Richtig – der Westen!
Aber Lawrow hat eine ausgesprochen raffinierte Beweisführung, die fast ein bißchen an die mittelalterliche Scholastik erinnert. Wir wollen einmal versuchen, seinen Gedankengängen zu folgen.
Erstens, sagt Lawrow, habe Assad die Mehrheit der syrischen Bevölkerung hinter sich, deshalb müsse er auch nicht zurücktreten. Zweitens unterstütze Rußland keine der beiden Seiten. Lawrow sagt sogar (hier nachzulesen): „Wir unterstützen Baschar al-Assad nicht.“ Wenn jetzt jemand mit Gewalt einen Widerspruch zwischen diesen beiden Sätzen konstruieren will, dann soll er es ruhig tun. Vielleicht ist Lawrow ja, wie sein Präsident, auf die alten Tage fromm geworden und sagt sich: credo quia absurdum?
Der erste These freilich stimmt ohne Zweifel: Assad hat die Mehrheit der Bevölkerung hinter sich. Immer! Sobald nämlich die Opposition zu stark wird, sorgen Assads Milizen mit ihren russischen Waffen dafür, daß die Minderheit auch eine Minderheit bleibt. Daß die UN-Vertreter nach dem Massaker in Tremseh überall Blut und Gehirnflüssigkeit gefunden haben, ist also nur ein Zeichen dafür, daß Lawrow recht hat. Gut, es mag Staaten geben, wo man so etwas mit Wahlen und Stimmzetteln herausfindet, aber wenn Assad Blut und Gehirnflüssigkeit bevorzugt, dann ist das sein gutes Recht. Alles andere wäre ein Einmischung in die inneren Angelegenheiten Syriens.

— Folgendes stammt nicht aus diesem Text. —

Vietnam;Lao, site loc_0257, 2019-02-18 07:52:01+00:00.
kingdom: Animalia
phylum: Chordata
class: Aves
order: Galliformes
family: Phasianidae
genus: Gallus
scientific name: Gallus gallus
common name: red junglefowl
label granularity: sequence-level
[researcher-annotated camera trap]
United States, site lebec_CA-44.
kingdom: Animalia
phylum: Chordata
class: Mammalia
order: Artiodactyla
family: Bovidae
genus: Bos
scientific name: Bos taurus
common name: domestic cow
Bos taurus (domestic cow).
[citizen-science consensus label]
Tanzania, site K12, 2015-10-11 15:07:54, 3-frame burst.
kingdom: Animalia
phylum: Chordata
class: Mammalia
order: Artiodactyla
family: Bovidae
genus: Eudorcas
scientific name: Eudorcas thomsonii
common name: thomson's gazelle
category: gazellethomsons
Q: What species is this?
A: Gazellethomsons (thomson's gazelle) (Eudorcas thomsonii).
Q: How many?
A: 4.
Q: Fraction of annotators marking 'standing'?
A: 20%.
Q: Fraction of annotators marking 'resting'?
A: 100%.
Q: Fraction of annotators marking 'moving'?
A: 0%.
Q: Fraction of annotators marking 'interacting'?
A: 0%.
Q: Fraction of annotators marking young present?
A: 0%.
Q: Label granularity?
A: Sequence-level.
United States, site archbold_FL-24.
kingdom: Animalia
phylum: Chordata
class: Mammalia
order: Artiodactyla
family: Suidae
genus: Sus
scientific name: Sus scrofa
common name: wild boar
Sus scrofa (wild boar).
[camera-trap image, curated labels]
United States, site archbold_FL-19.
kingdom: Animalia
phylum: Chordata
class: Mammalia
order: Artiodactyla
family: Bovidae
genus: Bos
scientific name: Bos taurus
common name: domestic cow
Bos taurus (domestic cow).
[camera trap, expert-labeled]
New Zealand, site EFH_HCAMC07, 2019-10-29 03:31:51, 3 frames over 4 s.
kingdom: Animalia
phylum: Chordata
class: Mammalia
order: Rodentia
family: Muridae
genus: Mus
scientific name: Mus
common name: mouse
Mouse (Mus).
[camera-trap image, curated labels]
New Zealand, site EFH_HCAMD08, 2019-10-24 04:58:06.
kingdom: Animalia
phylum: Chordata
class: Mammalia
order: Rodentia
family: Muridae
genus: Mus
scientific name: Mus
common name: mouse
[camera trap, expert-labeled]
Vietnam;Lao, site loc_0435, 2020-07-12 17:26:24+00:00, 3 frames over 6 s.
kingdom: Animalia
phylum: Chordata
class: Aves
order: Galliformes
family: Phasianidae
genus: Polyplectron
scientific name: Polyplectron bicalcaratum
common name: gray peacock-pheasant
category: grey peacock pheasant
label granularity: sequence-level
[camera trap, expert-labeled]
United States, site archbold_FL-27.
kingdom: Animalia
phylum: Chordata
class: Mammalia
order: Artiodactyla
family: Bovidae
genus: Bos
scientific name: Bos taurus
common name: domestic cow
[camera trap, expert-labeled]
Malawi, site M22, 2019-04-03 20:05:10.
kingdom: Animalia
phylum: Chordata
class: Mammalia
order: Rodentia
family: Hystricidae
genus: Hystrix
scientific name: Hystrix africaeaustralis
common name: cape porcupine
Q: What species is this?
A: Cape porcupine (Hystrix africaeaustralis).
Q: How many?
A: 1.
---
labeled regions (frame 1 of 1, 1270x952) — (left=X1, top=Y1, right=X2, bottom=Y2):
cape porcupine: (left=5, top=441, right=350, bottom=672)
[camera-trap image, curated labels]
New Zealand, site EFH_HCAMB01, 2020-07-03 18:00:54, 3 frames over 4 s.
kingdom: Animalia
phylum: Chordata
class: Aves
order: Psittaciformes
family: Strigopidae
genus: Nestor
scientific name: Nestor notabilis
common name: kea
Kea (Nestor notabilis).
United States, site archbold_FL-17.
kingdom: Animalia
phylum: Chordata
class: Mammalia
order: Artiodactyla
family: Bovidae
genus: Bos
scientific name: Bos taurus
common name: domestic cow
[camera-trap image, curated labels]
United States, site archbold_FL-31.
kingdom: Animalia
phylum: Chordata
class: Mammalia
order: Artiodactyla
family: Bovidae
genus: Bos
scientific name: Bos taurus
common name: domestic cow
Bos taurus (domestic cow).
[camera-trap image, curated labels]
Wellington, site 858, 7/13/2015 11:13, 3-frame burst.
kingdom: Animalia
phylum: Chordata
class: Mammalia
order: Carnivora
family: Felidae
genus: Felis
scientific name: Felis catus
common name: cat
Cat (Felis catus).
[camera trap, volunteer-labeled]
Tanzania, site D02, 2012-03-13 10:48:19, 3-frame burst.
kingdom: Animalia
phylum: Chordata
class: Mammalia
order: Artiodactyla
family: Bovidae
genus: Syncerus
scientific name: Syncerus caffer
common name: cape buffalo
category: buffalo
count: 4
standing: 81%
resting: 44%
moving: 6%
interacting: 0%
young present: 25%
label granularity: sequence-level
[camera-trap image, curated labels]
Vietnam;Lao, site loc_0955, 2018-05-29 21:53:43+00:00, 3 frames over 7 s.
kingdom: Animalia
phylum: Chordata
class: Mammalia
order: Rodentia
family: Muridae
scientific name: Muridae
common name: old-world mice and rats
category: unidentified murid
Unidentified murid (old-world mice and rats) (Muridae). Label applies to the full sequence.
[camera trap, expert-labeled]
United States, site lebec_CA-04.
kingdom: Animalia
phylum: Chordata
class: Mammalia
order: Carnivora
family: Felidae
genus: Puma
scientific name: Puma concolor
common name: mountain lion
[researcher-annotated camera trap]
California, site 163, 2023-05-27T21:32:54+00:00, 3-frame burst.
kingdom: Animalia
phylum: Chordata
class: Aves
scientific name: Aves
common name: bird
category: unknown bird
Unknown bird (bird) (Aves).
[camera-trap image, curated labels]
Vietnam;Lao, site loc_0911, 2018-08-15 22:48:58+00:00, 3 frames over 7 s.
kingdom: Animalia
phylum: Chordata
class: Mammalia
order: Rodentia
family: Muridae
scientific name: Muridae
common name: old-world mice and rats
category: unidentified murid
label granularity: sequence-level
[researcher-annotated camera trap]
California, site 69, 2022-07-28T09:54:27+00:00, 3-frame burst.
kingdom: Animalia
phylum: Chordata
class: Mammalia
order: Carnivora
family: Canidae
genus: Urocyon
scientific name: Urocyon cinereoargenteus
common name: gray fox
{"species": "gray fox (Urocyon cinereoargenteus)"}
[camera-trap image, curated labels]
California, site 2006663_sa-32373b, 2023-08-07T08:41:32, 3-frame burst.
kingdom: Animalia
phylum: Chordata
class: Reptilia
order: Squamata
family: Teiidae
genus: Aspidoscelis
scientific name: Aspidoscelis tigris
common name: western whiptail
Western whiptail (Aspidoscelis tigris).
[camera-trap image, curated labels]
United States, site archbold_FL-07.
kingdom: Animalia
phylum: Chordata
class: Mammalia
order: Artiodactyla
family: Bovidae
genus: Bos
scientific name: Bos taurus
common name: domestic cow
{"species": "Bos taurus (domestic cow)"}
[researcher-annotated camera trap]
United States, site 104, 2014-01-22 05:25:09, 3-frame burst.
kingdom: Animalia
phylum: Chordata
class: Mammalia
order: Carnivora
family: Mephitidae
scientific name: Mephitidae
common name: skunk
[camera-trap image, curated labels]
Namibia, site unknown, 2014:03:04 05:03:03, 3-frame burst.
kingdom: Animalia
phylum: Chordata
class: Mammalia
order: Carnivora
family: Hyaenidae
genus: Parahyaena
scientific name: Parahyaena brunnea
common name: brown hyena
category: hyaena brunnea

Und jetzt kommt der Westen. Er erpreßt Rußland nämlich! Wenn Rußland keine Sanktionen gegen Syrien mittrage, so übersetzt Lawrow die westliche Haltung, dann drohe der Abbruch der UN-Beobachtermission. Das syrische Volk zahle den Preis für diese Haltung des Westens.
Jetzt bin ich ja, anders als Assads Milizen, schon immer der Ansicht gewesen, daß die Gehirnflüssigkeit am besten im Innern des Kopfes aufgehoben ist – da, wo sie hingehört. Aber auch da funktioniert sie nicht immer so, wie man es sich wünscht. Assad schießt seit über einem Jahr auf alles, was sich ihm in den Weg stellt – und an diesem Leid ist eine Erpressung des Westens schuld, von der Lawrow gerade erst gehört hat? Sind da vielleicht Zeit und Raum, wie in der Schopenhauerschen Transzendenz, schon aufgehoben? Kann die Folge einer Handlung gleichzeitig deren Ursache sein?
Nennen wir es – soviel Latein muß sein – das mysterium Lavrovianum.